Yes, I would like some British pounds.
I took a shower break and found a new bruise. Yay! It’s on my left leg. I had to have done it at work. Who knows? I’m a banana 🍌.
I’m parked in front of the TV. “FBI,” is on. It’s a repeat. Dern. I know it’s kind of surprising that this liberal hippie-ish chick likes entertainment that revolves around somewhat conservative governmental entities that have rigid rules but, it’s the murder and mayhem and solving the puzzle that intrigues me.
Also, while I am well aware that there is systemic ugliness within police agencies, I do have faith that there are more good people than bad and that somehow the good side will win.
Yes, I would March with the BLM movement because their concerns are legitimate.
I digress. I’m too slap happy to put forth a real essay on why I support drastic overhaul of our criminal justice system.
Work is kind of a rollercoaster: one shift I’m beginning to feel comfortable and the next I feel as though I’m constantly being judged.
I want to work for myself. I want to have a studio. I want a huge artistic combo room that’s part library and writing nook, and dedicated to craft making and photoshopping too. I want to earn a living working in that studio.
I am drawn to the converted loft or barn lifestyle. I either have to be in the big city or the sticks. Suburbia is soooo….neutral. I don’t like neutral. Just make a decision. Yeah, I know. It’s sounds too black and white without any gray. I’m always the first one to point out the fallacies inherent in black and white thinking. I’m a contradiction. But, I’m a medicated contradiction. I think I get brownie points for that; I’d rather just have the brownies. They sound tastier.
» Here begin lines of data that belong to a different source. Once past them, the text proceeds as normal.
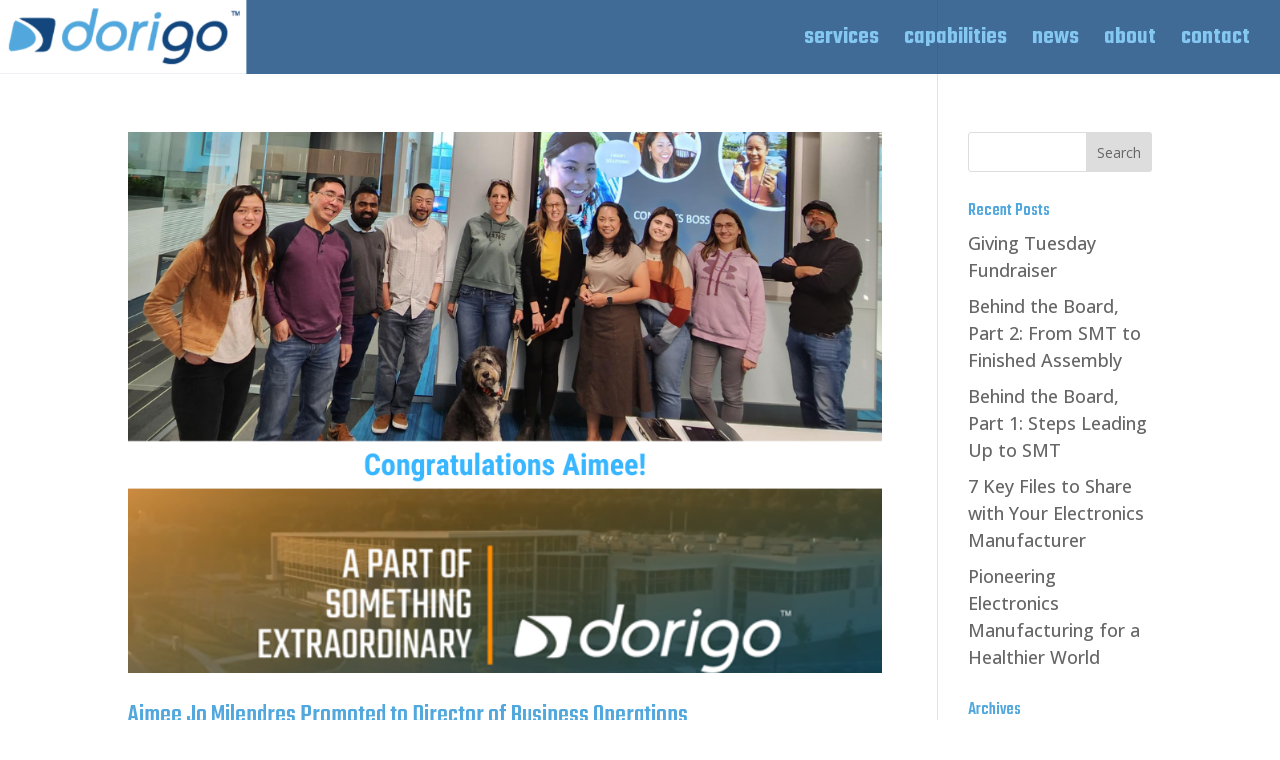

--- FILE ---
content_type: text/css
request_url: https://dorigo.com/wp-content/et-cache/231076/et-core-unified-cpt-deferred-231076.min.css?ver=1768321296
body_size: 338
content:
.et-db #et-boc .et-l .et_pb_section_0_tb_footer.et_pb_section{padding-top:0px;padding-bottom:0px;margin-top:0px;margin-bottom:0px;background-color:#12467d!important}.et-db #et-boc .et-l .et_pb_text_0_tb_footer.et_pb_text{color:rgba(255,255,255,0.72)!important}.et-db #et-boc .et-l .et_pb_text_0_tb_footer{font-style:italic;font-size:15px}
Getting back to my current work situation: I am grateful to be employed but, I seriously have to figure out how to get into that studio.
At least Sprouts did give us all a reward. We had Employee Appreciation Week. We all got little gift bowls of candy and $5 gift cards. Plus, Saturday our discount was increased from 15 to 20 percent. I wasn’t working. I was trying to get my car’s oil changed.
Yesterday management gave me a star card worth $5 for working later than scheduled. I used the gift card last night and spent the star card on lunch today.
I am nervous about tomorrow but, I think I’m exhausted enough to actually sleep tonight.
I just want to find out what I’m dealing with and face it, fight it and kill it. Then, I want to get my life back-my money, my independence, my peace of mind, my life path.
Sorry for the lame ending. I just ran out of steam thinking about the CPAP parts I still have to wash.